Of Self

Fascinating and useful summary of the evolution of the word "self" in TLS January 22 2010. From Peter Hacker's review of Galen Strawson's SELVES: An essay in revisionary metaphysics:

The word "self" has a venerable pedigree reaching back to the tenth century. It was employed as a pronoun and pronominal adjective (akin to ipse) that evolved into "itself" or "the thing itself". Together with a personal pronoun (as in "Ic sylf") and "he sylfa") it evolved into the reflective pronouns myself, himself, herself. With the possessive genitive, as in "her self visage", it became equivalent in such contexts to "own" ("her own visage"). Used as an adjective, as in "this self knyght that" it became "same", and from the fifteenth to the seventeenth centuries "one self" had a use to mean "one and the same", which still survives in the phrase "the self same thing". The use of self as a noun originated in early Middle English, when "self", preceded by a possessive pronoun, began to be taken as a neuter noun governing the preceding genitive, rather than as a pronominal adjective in concord with it.

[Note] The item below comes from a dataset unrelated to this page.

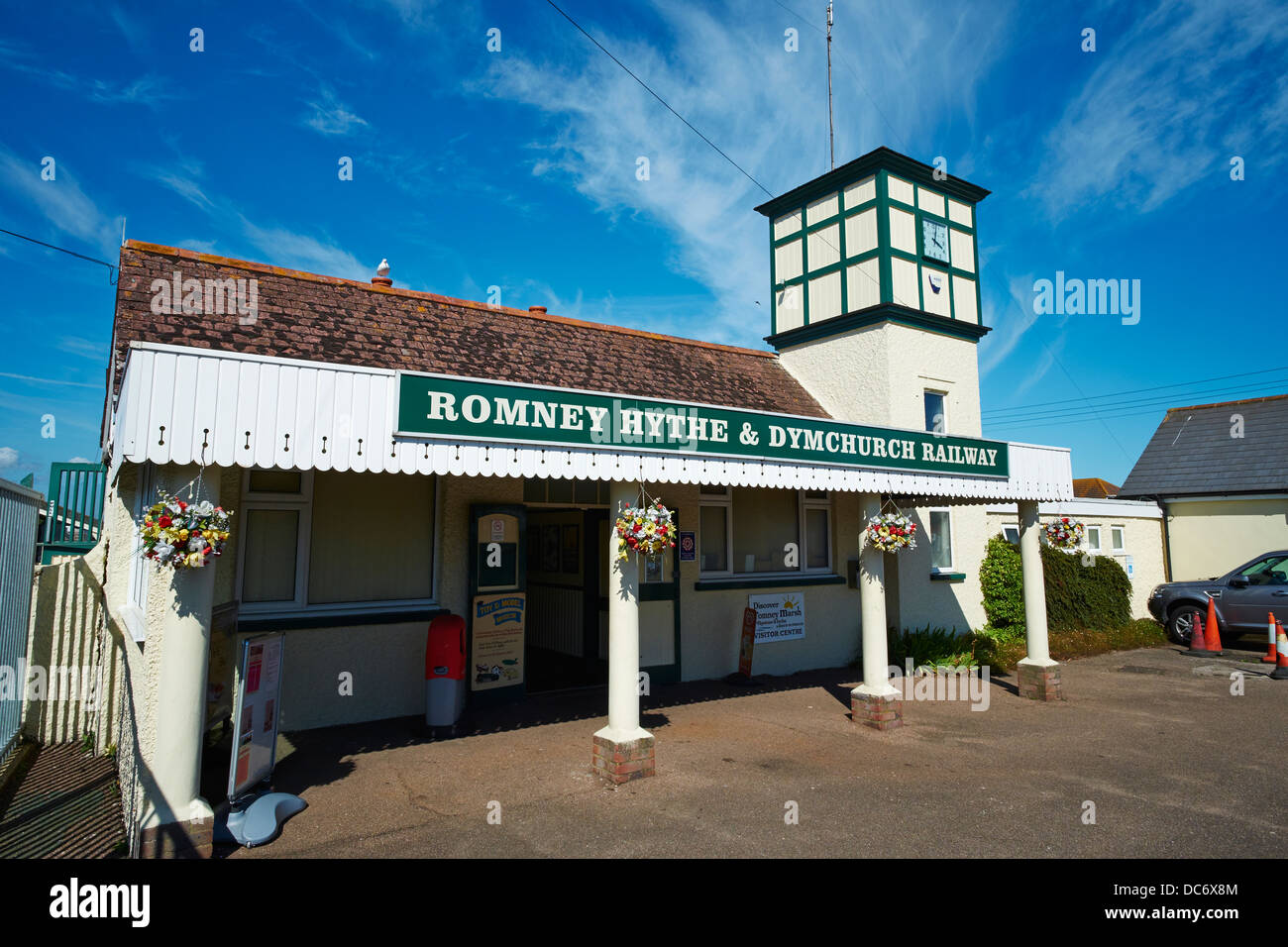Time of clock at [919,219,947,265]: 4:01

So there was a natural drift from uses emphasizing identity or indicating pronominal reflexivity towards an independent nominal signifying "person". By the eighteenth century, "self" was also used to signify what a person is at a particular time, hence one's nature, character, physical constitution or appearance considered as different at different times. So we talk of our former self, one's later self, and of being or looking one's old self after illness. Concurrently with this diachronic use, the term was extended to signify a set of synchronic dispositions in potential conflict with each other within a human being--hence one's sinful self, one's natural self, one's lowest self and one's best self. And from this it was further extended to one's selfish and self-interested drives, and also to what are the most fundamental characteristics of a person, as in "one's true self".